#### Exercise objective
After finding the line with "Sex: female." in the data below, set down exactly each line through the one with "scientific name: Crocuta crocuta", inclusive, and stop there.
== Material shown ==
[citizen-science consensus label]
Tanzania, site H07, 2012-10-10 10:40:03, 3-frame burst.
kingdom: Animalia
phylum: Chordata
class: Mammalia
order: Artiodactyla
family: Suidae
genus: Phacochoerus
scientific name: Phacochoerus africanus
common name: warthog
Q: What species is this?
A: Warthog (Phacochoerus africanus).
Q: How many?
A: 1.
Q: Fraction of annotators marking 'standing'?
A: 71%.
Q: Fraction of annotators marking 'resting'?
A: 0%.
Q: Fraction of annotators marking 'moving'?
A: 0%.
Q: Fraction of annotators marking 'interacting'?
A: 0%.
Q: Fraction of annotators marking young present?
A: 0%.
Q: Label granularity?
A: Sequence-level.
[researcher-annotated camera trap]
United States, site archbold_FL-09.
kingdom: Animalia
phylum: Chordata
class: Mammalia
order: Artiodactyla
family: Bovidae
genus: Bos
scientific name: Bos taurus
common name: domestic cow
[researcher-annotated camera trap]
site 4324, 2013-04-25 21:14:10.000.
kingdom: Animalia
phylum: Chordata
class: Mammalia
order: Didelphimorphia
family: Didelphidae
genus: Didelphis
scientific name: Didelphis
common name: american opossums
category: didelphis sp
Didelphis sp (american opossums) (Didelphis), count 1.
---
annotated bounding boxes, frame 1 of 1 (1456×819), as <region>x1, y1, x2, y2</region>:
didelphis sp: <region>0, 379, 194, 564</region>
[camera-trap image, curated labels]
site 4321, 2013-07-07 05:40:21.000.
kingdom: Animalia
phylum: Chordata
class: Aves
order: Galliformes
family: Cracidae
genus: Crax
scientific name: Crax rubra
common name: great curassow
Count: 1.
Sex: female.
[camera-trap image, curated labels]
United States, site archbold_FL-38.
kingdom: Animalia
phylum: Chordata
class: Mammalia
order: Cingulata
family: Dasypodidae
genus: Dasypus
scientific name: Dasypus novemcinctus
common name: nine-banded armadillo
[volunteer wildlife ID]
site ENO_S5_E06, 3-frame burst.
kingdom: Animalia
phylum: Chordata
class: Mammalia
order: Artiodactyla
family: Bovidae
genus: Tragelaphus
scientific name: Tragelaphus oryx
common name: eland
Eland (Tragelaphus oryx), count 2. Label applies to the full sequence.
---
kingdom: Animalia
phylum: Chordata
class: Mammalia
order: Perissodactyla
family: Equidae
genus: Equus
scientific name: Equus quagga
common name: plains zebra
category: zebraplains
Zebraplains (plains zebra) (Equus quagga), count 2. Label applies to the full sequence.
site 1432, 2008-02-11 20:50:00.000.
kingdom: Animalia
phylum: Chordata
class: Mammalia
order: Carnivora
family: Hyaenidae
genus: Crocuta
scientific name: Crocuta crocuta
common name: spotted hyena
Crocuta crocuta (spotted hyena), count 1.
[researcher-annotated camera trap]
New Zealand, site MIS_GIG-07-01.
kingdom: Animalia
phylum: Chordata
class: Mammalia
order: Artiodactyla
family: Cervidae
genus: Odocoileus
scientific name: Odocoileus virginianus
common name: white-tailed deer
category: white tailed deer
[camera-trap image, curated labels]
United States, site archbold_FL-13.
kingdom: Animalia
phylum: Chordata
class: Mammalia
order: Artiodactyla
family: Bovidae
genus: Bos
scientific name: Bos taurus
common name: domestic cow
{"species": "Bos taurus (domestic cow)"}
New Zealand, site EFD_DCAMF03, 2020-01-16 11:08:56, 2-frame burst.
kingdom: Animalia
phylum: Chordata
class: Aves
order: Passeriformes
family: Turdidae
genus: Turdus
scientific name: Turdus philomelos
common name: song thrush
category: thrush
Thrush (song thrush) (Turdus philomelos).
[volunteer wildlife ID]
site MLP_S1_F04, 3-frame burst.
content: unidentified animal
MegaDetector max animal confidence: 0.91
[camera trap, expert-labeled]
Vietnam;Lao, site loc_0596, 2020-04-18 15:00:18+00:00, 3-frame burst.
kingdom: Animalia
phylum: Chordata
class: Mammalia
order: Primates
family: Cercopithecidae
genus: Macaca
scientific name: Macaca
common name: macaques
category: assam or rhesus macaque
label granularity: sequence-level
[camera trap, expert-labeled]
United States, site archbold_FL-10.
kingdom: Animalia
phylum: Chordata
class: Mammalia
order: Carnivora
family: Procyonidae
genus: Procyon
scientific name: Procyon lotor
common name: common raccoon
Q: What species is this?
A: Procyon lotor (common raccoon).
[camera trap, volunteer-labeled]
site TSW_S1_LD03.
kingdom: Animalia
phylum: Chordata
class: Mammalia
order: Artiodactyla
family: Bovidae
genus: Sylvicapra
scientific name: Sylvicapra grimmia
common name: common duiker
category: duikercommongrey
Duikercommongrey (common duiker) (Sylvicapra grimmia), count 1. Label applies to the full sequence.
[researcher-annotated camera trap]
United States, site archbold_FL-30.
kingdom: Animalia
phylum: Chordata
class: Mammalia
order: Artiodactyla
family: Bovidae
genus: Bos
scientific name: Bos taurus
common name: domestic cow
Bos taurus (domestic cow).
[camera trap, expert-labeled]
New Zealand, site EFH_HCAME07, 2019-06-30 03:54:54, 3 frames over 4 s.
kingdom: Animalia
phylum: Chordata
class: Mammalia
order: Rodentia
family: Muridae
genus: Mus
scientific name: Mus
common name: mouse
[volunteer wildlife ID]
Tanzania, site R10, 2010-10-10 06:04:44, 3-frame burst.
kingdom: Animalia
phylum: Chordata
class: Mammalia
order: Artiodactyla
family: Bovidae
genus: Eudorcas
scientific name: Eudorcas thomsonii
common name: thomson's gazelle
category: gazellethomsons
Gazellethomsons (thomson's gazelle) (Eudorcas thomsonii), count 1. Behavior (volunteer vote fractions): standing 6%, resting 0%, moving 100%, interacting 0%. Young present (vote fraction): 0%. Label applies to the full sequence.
===
#### Response for this exercise
Sex: female.
[camera-trap image, curated labels]
United States, site archbold_FL-38.
kingdom: Animalia
phylum: Chordata
class: Mammalia
order: Cingulata
family: Dasypodidae
genus: Dasypus
scientific name: Dasypus novemcinctus
common name: nine-banded armadillo
[volunteer wildlife ID]
site ENO_S5_E06, 3-frame burst.
kingdom: Animalia
phylum: Chordata
class: Mammalia
order: Artiodactyla
family: Bovidae
genus: Tragelaphus
scientific name: Tragelaphus oryx
common name: eland
Eland (Tragelaphus oryx), count 2. Label applies to the full sequence.
---
kingdom: Animalia
phylum: Chordata
class: Mammalia
order: Perissodactyla
family: Equidae
genus: Equus
scientific name: Equus quagga
common name: plains zebra
category: zebraplains
Zebraplains (plains zebra) (Equus quagga), count 2. Label applies to the full sequence.
site 1432, 2008-02-11 20:50:00.000.
kingdom: Animalia
phylum: Chordata
class: Mammalia
order: Carnivora
family: Hyaenidae
genus: Crocuta
scientific name: Crocuta crocuta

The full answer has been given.